Les conceptions politiques en concurrence en Côte d’Ivoire et en Afrique francophone

            Une certaine lecture idéologique impatiente et imprudente de la Côte d’Ivoire et de l’Afrique contemporaines veut qu’on doive assigner à chaque parti ou mouvement politiques une idéologie politique singulière. Cette lecture est paresseuse et simpliste, car elle ignore un fait massif : les partis politiques africains, comme ceux d’ailleurs ne naissent pas toujours ou uniquement de différends idéologiques. Ils sont bien souvent davantage l’expression d’ambitions personnelles ou de stratégies d’entrée dans le champ patrimonial public. Malgré les centaines de partis que comptent nos pays, il n’y a donc surtout pas des centaines d’idéologies et de visions politiques. Certains se contentent d’ailleurs de copier-coller les statuts d’un autre parti existant. Du coup, il faut prendre de la hauteur pour cerner les différences idéologiques en jeu. Loin d’être arithmétiques, elles sont géométriques. C’est par coupes transversales, à l’intérieur de nos partis politiques africains, qu’il faut procéder, pour détecter les vraies différences. Dans ce contexte où les pratiques démocratiques sont neuves et fragiles, les courants politiques internes à chaque parti africain sont de fait plus significatifs que les grandes lignes idéologiques que leurs textes fondamentaux affichent. C’est cette complexité qui échappera toujours aux analystes politiques à la petite semaine, qui s’imposent la tâche infâmante d’écrire à tout prix un article tous les jours, même s’il faudrait pour cela, écrire n’importe quoi.
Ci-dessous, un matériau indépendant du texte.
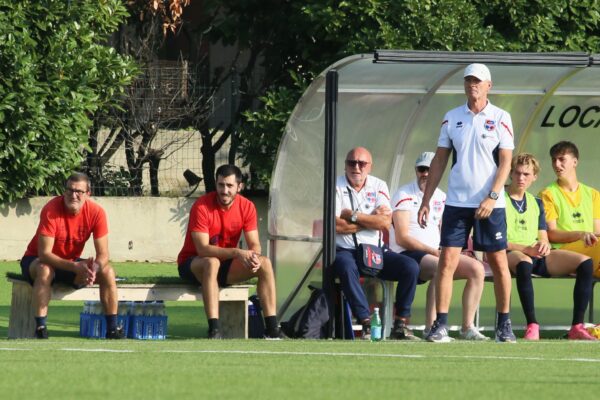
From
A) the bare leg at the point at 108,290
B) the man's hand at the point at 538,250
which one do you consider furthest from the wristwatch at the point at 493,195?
the bare leg at the point at 108,290

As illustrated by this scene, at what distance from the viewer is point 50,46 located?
20.2m

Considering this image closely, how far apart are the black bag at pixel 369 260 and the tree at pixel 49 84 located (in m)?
7.76

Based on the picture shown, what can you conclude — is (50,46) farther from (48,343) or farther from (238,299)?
(48,343)

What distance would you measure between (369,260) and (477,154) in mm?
1561

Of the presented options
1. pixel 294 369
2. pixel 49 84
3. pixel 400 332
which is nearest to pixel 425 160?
Answer: pixel 400 332

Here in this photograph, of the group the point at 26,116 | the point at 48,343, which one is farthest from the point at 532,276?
the point at 26,116

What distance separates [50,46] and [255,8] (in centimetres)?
331

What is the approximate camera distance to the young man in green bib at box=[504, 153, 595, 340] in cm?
1309

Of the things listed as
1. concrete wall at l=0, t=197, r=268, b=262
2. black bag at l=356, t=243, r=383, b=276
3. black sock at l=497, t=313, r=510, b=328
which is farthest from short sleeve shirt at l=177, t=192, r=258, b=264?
concrete wall at l=0, t=197, r=268, b=262

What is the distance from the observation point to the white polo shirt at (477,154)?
11.7m

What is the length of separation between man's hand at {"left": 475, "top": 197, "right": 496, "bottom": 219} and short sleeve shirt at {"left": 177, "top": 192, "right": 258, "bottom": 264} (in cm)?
225

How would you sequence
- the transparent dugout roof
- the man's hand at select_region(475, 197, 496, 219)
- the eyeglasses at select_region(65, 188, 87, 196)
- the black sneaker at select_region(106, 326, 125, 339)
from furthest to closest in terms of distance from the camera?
1. the transparent dugout roof
2. the eyeglasses at select_region(65, 188, 87, 196)
3. the black sneaker at select_region(106, 326, 125, 339)
4. the man's hand at select_region(475, 197, 496, 219)

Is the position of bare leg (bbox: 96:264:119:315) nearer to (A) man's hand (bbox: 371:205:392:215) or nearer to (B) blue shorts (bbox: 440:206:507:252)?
(A) man's hand (bbox: 371:205:392:215)

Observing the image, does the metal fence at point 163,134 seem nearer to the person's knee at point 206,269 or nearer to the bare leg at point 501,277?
the person's knee at point 206,269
Schématiquement, on peut en réalité considérer que le champ politique ivoirien et plus largement, le champ politique d’Afrique francophone contemporaine, sont traversés par quatre grandes conceptions politiques qui se disséminent dans la quasi-totalité des organisations politiques du pays : le néolibéralisme  patrimonial; le nationalisme identitaire libéral; le nationalisme identitaire socialisant ; l’éco-démocratie socio-libérale.

Néolibéralisme patrimonial : un mal qui fait rage en Afrique

             La première conception, actuellement en vogue, considère que l’action publique consiste à établir l’autorité absolue d’un chef incontestable, considéré comme la lumière incarnée en tous domaines, auquel tous et chacun doivent faire confiance et abandonner leurs intelligences critiques. C’est du paternalisme politique, qui aboutit à la patrimonialisation des grandes administrations d’Etat et des positions stratégiques qu’elles confèrent. On s’installe au cœur de l’Etat avec sa famille. Et l’on prospère ostentatoirement au mépris des lois. Selon cette entente néolibérale, le gouvernant doit d’urgence obtenir des agrégats économiques louables selon les critères du FMI et de la Banque Mondiale ; il doit faire affluer, sous forme de crédits d’investissement et notamment de dettes colossales, des capitaux du monde entier vers son économie pour en financer les grands chantiers et relancer concomitamment l’emploi des nationaux. Le gouvernement néolibéral patrimonial a donc pour levier : l’autoritarisme, l’investissement public massif par la dette, le conformisme aveugle à l’idéologie dominante des grandes institutions financières de la planète. Les limites de cette conception sont évidentes : elle s’accompagne toujours d’un recul démocratique, avec des violations flagrantes des libertés fondamentales des peuples et citoyens africains, au nom de l’incontestabilité congénitale du phare autodésigné de la nation. Cette conception surendette en un temps record les pays africains et s’accompagne d’une gestion scandaleuse des biens publics, au mépris des normes de transparence et d’exemplarité. Cette conception livre davantage encore que par le passé, et avec un cynisme arrogant, l’Afrique au pouvoir absolu des puissances financières multinationales, et conforte le fatalisme des citoyens africains face à l’incapacité du politique à résorber réellement le chômage massif et persistant des jeunes, la violence politique, et la dévastation multiforme de nos espaces vitaux.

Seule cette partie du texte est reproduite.